6. Brain vessels connected to the immune system

Little-Known Body Parts, Brain vessels
In 2015, researchers made a dazzling discovery that the brain is directly connected to the immune system through previously unknown vessels. This is a connection researchers had previously thought didn't exist but it has now come to light that while the never-before-seen vessels live in the brain, they are a part of our immune system. These vessels had been hiding in the meninges - the layer of tissue that covers the brain.
The discovery of these vessels (or brain lymphatics) will certainly help us understand the human brain better and could lead to significant new advancements in finding treatments for Alzheimer’s, multiple sclerosis, and other neurological diseases that are related to the immune system.
The revelation of these new brain vessels also raises a lot of new questions and you should expect more revealing answers in the years to come.

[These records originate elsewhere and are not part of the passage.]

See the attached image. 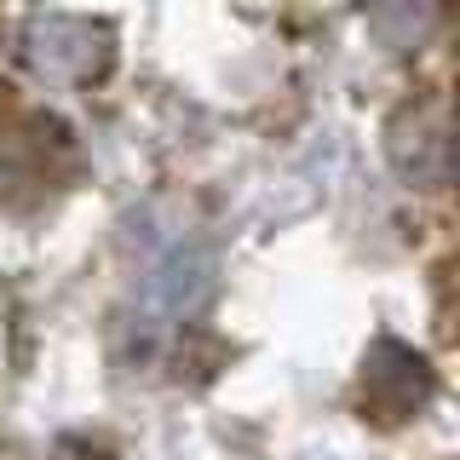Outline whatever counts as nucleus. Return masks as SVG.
Returning a JSON list of instances; mask_svg holds the SVG:
<instances>
[{
	"instance_id": "obj_1",
	"label": "nucleus",
	"mask_w": 460,
	"mask_h": 460,
	"mask_svg": "<svg viewBox=\"0 0 460 460\" xmlns=\"http://www.w3.org/2000/svg\"><path fill=\"white\" fill-rule=\"evenodd\" d=\"M98 29L86 18H64V12H47V18L29 23V58H35L47 75H86V64H93V47Z\"/></svg>"
},
{
	"instance_id": "obj_2",
	"label": "nucleus",
	"mask_w": 460,
	"mask_h": 460,
	"mask_svg": "<svg viewBox=\"0 0 460 460\" xmlns=\"http://www.w3.org/2000/svg\"><path fill=\"white\" fill-rule=\"evenodd\" d=\"M144 288H150V299H162L167 311H190L196 299L208 294V259H201L196 242H172V248L150 265Z\"/></svg>"
}]
</instances>
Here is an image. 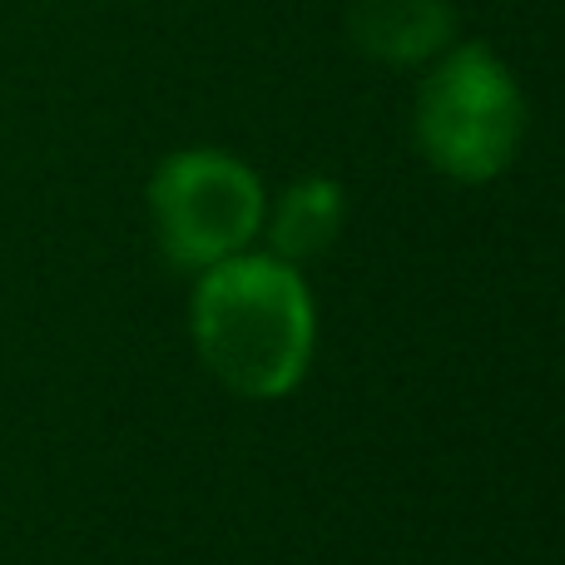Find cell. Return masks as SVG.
Masks as SVG:
<instances>
[{
	"instance_id": "cell-4",
	"label": "cell",
	"mask_w": 565,
	"mask_h": 565,
	"mask_svg": "<svg viewBox=\"0 0 565 565\" xmlns=\"http://www.w3.org/2000/svg\"><path fill=\"white\" fill-rule=\"evenodd\" d=\"M348 35L367 60L407 70L451 45L457 15L447 0H352Z\"/></svg>"
},
{
	"instance_id": "cell-5",
	"label": "cell",
	"mask_w": 565,
	"mask_h": 565,
	"mask_svg": "<svg viewBox=\"0 0 565 565\" xmlns=\"http://www.w3.org/2000/svg\"><path fill=\"white\" fill-rule=\"evenodd\" d=\"M342 234V189L332 179H302L282 194L274 214V248L282 264L318 258Z\"/></svg>"
},
{
	"instance_id": "cell-3",
	"label": "cell",
	"mask_w": 565,
	"mask_h": 565,
	"mask_svg": "<svg viewBox=\"0 0 565 565\" xmlns=\"http://www.w3.org/2000/svg\"><path fill=\"white\" fill-rule=\"evenodd\" d=\"M159 248L179 268H214L244 254L264 228V184L224 149H184L164 159L149 184Z\"/></svg>"
},
{
	"instance_id": "cell-1",
	"label": "cell",
	"mask_w": 565,
	"mask_h": 565,
	"mask_svg": "<svg viewBox=\"0 0 565 565\" xmlns=\"http://www.w3.org/2000/svg\"><path fill=\"white\" fill-rule=\"evenodd\" d=\"M194 342L224 387L244 397L292 392L312 358V298L298 268L268 254H234L204 268Z\"/></svg>"
},
{
	"instance_id": "cell-2",
	"label": "cell",
	"mask_w": 565,
	"mask_h": 565,
	"mask_svg": "<svg viewBox=\"0 0 565 565\" xmlns=\"http://www.w3.org/2000/svg\"><path fill=\"white\" fill-rule=\"evenodd\" d=\"M412 125L431 169L457 184H487L521 154L526 95L491 45H457L422 79Z\"/></svg>"
}]
</instances>
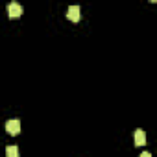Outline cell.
<instances>
[{
    "label": "cell",
    "instance_id": "obj_1",
    "mask_svg": "<svg viewBox=\"0 0 157 157\" xmlns=\"http://www.w3.org/2000/svg\"><path fill=\"white\" fill-rule=\"evenodd\" d=\"M8 15H10V19H19V17L22 15V6H21L19 2L8 4Z\"/></svg>",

This new organ might well show us new ways to deal with the conditions of the central nervous system. 

7. Mesentery

Little-Known Body Parts, Mesentery
Image source - Wikimedia Commons
In 2016, researchers officially added a brand-new organ to the anatomy textbooks known as the mesentery. It is located in our abdominal cavity and is a belt of tissue that holds our intestines in place. The body part was hiding in plain sight in our digestive system but anatomists always believed it to be composed of several different segments rather than being one single structure. However, researchers have now found that the mesentery is, in fact, one single band of tissue. It begins at the pancreas and continues down through the small intestine and colon. It holds these vital organs firmly and helps them maintain their structure.
“Without it, you can’t live,” says J. Calvin Coffey, a Limerick University Hospital researcher, and colorectal surgeon. “There are no reported instances of a Homo sapien living without a mesentery.”